Problem to solve:
Take the lines below from the one with "Ferocactus latispinus @" through the one with "Louis-Jacques-Mandé Daguerre, Shells" and retype them exactly. Include nothing else, and no pictures.
━━ Provided records
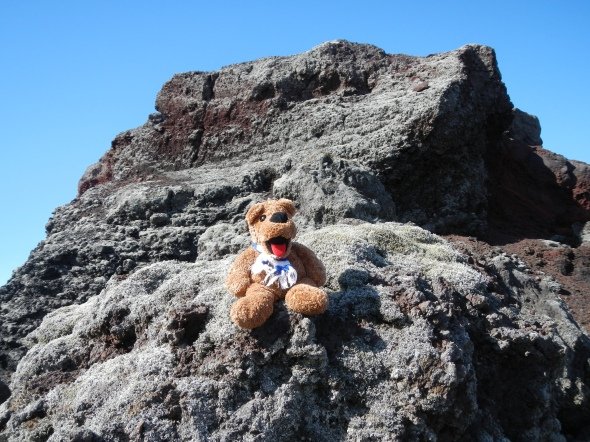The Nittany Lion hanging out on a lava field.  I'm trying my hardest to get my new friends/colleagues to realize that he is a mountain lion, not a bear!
━━━━
━━ Provided records
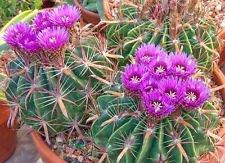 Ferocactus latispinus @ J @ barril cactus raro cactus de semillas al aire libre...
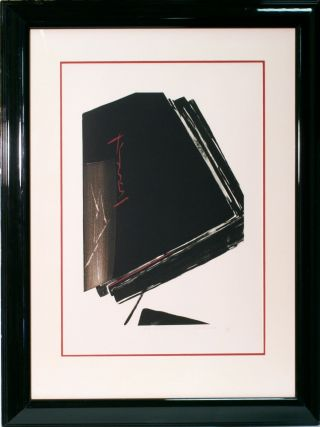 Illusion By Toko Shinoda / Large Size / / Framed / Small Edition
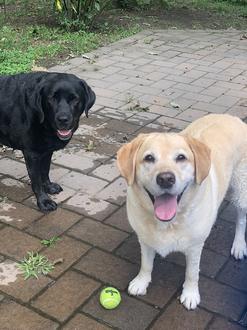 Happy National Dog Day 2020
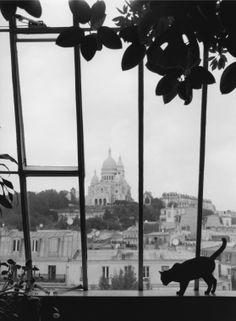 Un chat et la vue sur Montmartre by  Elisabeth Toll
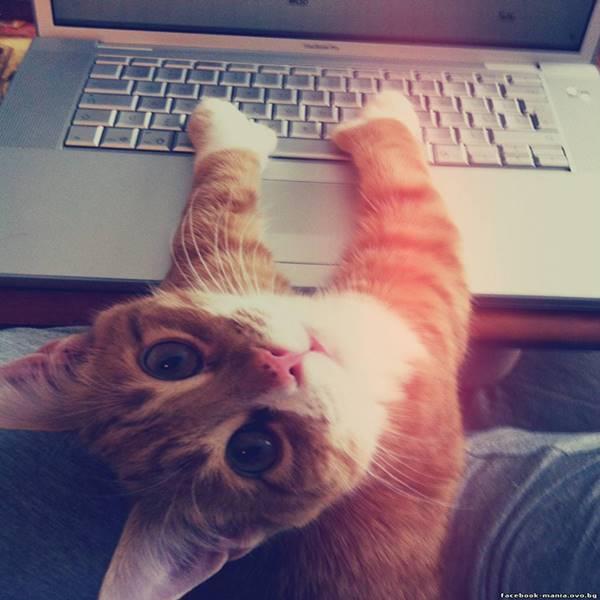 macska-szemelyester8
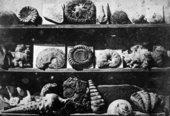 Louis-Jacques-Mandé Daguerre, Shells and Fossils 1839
━━━━
Your solution:
 Ferocactus latispinus @ J @ barril cactus raro cactus de semillas al aire libre...
 Illusion By Toko Shinoda / Large Size / / Framed / Small Edition
 Happy National Dog Day 2020
 Un chat et la vue sur Montmartre by  Elisabeth Toll
 macska-szemelyester8
 Louis-Jacques-Mandé Daguerre, Shells and Fossils 1839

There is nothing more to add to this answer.